Teaching conference focuses on math, science education
Crossroads teachers are invited to a conference Nov. 5 hosted by the University of Houston-Victoria to learn the latest ways to teach students math and science.
The Victoria Crossroads Council of Mathematics Educators Conference will feature math and science presentations for education students, teachers and parents, as well as a luncheon speaker. The conference will be hosted by the UHV School of Education, Health Professions & Human Development and is modeled after the Conference for Advancement of Mathematics Teachers.
“This is a great opportunity for experienced educators to come and help future teachers and student teachers,” said Barba Patton, a UHV professor of mathematics education. “In addition, the presentations will help current teachers grow their own skills and improve their teaching methods.”
The biannual conference will be from 8:30 a.m. to 3:30 p.m. at various locations on the UHV campus, 3007 N. Ben Wilson St. It is open to parents and educators, including pre-kindergarten to 12th-grade teachers in area public and private schools, as well as homeschool educators. Registration costs $15 before Monday and $25 after.
The conference will feature presentations on different teaching methods. Most of the presentations will focus on mathematics, but 10 of them will be about science education. Conference attendees will be able to earn seven hours of continuing education credits.
“Continuing education credits can be difficult for teachers in the Victoria area to get without driving at least 100 miles to one of the larger cities,” Patton said. “By offering this training opportunity, we want to help teachers fulfill their training requirements and remind them of what UHV has to offer in terms of graduate programs.

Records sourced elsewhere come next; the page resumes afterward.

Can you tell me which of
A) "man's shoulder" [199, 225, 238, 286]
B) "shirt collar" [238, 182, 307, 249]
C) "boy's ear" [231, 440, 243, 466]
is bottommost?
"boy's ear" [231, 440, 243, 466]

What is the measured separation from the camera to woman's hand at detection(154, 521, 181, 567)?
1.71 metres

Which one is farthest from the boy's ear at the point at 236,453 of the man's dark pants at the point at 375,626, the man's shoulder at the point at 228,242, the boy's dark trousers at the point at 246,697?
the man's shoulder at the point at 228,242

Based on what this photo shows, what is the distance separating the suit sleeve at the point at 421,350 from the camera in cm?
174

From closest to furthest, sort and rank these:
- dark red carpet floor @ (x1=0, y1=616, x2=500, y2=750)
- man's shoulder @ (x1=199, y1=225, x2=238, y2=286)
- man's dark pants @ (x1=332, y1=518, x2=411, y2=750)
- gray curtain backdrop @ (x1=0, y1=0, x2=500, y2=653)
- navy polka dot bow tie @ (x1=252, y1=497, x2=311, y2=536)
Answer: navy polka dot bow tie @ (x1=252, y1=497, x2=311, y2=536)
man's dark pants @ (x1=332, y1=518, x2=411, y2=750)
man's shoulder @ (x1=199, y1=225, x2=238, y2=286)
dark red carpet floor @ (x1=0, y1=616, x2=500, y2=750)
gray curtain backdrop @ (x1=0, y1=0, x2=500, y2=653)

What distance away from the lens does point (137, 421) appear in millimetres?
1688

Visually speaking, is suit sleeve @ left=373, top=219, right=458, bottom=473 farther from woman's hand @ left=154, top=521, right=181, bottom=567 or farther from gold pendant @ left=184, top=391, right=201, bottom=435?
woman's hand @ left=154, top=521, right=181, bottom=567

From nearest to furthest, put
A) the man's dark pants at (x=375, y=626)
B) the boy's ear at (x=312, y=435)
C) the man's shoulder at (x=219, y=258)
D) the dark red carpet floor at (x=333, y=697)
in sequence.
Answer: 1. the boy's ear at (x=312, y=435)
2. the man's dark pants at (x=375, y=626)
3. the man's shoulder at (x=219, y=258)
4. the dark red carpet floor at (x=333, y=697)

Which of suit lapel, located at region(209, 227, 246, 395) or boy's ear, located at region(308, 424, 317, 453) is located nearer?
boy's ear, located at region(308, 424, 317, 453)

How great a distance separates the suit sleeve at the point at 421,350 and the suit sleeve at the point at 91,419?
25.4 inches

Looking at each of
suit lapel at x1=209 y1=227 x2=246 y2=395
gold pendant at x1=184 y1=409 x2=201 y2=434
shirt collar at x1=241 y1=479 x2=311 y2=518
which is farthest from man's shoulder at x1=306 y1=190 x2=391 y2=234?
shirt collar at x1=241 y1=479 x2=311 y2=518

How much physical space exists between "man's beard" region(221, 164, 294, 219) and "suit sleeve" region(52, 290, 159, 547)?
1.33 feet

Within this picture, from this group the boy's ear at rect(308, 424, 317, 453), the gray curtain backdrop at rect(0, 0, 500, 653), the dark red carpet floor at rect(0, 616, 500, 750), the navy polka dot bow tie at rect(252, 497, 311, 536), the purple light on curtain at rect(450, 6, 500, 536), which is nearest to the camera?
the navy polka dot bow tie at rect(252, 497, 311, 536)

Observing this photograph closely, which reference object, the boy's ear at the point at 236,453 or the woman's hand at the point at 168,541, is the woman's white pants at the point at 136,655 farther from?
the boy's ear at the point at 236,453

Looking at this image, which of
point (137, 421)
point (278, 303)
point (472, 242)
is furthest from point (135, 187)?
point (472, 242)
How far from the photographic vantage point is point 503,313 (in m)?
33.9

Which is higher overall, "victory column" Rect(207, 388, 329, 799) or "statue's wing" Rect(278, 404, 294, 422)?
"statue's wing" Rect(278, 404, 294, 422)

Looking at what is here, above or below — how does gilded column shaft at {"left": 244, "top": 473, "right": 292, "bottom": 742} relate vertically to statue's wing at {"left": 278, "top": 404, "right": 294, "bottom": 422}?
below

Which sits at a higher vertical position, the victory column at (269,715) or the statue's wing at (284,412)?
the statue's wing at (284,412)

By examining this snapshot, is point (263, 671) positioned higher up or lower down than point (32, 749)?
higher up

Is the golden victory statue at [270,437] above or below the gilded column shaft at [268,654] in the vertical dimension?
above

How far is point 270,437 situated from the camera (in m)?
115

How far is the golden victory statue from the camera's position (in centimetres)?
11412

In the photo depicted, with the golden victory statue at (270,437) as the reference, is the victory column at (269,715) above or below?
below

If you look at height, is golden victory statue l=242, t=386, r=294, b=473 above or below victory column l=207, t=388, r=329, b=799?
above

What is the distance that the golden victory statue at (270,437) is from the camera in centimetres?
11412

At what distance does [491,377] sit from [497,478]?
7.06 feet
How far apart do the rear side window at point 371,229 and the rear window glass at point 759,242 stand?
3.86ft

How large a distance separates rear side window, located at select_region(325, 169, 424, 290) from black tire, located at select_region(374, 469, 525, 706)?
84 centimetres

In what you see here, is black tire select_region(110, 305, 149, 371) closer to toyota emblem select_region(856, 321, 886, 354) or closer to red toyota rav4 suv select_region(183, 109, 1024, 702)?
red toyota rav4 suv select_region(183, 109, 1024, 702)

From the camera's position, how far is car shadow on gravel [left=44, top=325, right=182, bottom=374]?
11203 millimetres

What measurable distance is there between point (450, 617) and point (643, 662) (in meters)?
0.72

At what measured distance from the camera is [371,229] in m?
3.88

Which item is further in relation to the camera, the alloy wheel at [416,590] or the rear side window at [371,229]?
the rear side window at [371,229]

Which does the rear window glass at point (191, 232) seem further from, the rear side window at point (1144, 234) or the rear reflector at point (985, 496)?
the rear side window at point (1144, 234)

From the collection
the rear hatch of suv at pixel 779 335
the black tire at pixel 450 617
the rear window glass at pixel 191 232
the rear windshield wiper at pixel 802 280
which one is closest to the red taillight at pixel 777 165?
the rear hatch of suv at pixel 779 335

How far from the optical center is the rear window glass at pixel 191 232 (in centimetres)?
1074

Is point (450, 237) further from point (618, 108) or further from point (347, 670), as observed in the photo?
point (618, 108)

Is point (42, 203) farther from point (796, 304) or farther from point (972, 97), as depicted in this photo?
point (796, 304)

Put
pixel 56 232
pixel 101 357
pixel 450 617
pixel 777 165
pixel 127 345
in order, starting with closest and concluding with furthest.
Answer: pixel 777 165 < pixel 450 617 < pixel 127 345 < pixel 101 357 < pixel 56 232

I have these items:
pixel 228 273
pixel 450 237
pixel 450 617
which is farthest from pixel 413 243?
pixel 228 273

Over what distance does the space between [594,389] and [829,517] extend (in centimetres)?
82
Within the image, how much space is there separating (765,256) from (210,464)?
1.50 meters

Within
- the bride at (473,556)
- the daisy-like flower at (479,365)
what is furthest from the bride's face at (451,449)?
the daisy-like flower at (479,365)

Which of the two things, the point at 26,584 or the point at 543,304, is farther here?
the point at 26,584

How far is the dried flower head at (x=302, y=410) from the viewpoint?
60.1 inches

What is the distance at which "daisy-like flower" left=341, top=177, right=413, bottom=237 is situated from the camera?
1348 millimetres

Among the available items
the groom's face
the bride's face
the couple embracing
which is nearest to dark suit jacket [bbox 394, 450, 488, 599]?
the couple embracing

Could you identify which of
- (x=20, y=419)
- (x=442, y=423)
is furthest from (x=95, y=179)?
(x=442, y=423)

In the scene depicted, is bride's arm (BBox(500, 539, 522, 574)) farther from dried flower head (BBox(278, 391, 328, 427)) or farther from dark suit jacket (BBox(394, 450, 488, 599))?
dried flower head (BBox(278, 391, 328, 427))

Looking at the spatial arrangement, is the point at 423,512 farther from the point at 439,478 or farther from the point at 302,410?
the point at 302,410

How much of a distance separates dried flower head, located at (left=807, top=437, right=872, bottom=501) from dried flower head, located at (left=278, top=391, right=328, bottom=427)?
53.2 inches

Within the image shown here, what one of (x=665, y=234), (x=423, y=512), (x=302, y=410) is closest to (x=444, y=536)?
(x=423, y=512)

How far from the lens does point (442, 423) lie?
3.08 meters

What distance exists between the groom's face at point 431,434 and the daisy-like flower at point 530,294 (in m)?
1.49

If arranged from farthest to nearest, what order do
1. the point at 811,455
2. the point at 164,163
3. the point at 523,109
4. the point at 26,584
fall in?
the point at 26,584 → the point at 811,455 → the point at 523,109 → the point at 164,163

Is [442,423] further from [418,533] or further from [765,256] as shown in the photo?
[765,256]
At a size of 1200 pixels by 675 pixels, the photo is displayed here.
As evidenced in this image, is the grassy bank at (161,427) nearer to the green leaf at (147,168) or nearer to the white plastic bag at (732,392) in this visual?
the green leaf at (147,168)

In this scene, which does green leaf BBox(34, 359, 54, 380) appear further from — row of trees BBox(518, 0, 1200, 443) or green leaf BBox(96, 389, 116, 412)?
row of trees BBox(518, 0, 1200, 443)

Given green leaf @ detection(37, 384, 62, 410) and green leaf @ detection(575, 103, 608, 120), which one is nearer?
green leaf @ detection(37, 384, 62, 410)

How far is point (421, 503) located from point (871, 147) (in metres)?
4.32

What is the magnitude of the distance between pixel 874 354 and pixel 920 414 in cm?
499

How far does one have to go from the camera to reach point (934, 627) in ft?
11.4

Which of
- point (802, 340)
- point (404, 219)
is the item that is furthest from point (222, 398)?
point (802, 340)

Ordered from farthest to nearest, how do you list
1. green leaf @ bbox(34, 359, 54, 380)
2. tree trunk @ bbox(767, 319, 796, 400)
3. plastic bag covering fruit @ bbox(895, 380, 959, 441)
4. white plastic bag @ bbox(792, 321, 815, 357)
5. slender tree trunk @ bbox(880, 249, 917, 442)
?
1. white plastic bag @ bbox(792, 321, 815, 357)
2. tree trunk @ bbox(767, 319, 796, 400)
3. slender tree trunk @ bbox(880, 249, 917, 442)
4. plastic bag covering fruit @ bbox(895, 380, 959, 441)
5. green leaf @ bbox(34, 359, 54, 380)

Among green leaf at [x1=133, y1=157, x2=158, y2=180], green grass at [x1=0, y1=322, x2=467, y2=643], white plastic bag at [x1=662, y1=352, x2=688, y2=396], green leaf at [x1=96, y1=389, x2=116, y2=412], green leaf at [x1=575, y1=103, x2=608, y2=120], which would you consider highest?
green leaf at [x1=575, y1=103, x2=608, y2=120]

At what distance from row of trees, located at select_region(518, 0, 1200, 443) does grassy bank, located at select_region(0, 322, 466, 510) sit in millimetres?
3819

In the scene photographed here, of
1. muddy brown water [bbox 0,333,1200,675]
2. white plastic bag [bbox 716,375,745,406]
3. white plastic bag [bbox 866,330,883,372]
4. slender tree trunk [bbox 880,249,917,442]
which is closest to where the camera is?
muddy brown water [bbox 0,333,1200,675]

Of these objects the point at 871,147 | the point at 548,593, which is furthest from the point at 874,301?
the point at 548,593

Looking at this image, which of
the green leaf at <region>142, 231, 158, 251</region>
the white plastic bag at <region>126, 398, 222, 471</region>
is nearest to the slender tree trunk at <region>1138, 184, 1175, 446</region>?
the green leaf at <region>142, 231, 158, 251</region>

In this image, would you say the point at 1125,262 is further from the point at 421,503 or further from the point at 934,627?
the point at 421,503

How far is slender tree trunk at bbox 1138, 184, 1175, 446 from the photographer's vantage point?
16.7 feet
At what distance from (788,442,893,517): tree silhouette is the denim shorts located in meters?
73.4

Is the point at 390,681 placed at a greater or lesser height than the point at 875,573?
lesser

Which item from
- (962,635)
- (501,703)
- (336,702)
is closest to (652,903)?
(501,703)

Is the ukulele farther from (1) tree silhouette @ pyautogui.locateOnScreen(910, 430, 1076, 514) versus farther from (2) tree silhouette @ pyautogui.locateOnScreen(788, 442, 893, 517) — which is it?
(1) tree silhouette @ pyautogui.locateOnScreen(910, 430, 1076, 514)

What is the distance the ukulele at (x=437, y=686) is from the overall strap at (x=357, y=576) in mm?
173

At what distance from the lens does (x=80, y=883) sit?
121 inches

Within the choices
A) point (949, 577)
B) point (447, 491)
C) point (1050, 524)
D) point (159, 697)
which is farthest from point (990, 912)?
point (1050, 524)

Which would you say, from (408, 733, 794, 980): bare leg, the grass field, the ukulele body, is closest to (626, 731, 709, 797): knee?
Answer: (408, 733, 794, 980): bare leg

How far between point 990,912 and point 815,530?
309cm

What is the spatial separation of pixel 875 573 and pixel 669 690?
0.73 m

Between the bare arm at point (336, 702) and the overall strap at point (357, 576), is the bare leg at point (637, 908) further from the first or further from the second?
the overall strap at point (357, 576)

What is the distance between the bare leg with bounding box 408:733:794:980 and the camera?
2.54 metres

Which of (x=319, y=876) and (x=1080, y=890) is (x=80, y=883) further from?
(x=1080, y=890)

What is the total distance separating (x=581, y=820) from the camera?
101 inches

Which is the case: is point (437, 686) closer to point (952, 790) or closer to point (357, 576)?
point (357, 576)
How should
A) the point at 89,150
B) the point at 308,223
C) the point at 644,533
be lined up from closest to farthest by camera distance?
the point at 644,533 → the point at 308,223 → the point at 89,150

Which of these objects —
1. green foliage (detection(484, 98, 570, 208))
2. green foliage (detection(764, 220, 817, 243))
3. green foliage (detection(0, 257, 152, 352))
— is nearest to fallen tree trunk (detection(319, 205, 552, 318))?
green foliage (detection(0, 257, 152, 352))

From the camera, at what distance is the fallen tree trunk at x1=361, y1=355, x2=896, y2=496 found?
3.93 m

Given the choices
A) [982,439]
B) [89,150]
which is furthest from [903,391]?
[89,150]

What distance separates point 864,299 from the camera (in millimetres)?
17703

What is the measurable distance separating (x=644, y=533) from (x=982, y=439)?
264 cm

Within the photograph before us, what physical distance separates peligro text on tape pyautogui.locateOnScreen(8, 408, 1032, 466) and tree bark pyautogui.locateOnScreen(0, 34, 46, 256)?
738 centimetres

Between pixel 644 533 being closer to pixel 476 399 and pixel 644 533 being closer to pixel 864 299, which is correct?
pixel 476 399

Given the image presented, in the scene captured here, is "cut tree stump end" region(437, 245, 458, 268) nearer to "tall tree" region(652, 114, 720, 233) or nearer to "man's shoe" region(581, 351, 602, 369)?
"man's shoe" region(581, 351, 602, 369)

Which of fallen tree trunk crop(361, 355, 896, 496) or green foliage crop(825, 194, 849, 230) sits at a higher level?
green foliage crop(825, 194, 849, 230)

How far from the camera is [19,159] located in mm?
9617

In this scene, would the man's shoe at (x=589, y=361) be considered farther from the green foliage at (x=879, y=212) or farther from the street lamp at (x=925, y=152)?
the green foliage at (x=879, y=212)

The university has an array of nationally recognized Master of Education programs to benefit area teachers.”
Many of the presentations offered during the conference will be given by UHV graduate and undergraduate students from the School of Education, Health Professions & Human Development. The school will bus participating UHV students who live in the Katy area to the Victoria campus on the day of the conference.
“UHV is excited to host another teaching conference,” said Fred Litton, dean of the UHV School of Education, Health Professions & Human Development. “Excellence in education is one of our top priorities, and the university will continue to offer opportunities for teachers at all levels to improve their skills and share ideas and techniques.”
Randy Vivian, CEO and president of the Victoria Chamber of Commerce, will give the morning welcome. During lunch, attendees will listen to a presentation by Carl Juenke, a graduate math education student at Texas A&M University-Corpus Christi. He will talk about the importance of math and education in his life and why he chose to pursue a career in education.
The conference will close with a presentation by Greg Bonewald, Victoria Independent School District executive director of human resources, who also will give out the conference completion certificates.
Attendees are asked to register before the day of the conference. A limited number of spots will be available on the day of the conference. Those interested may register online at uhvconnect.org/event/MathDay or by contacting Patton at firstname.lastname@example.org to receive a brochure with a sign-up form.
The University of Houston-Victoria, located in the heart of the Coastal Bend region since 1973, offers courses leading to 70 bachelor’s, master’s and specialist degree programs and concentrations in the schools of Arts & Sciences; Business Administration; and Education, Health Professions & Human Development. UHV provides face-to-face classes at its Victoria campus, as well as an instructional site in Katy, and online classes that students can take from anywhere. UHV supports the American Association of State Colleges and Universities Opportunities for All initiative to increase awareness about state colleges and universities and the important role they have in providing a high-quality and accessible education to an increasingly diverse student population, as well as contributing to regional and state economic development.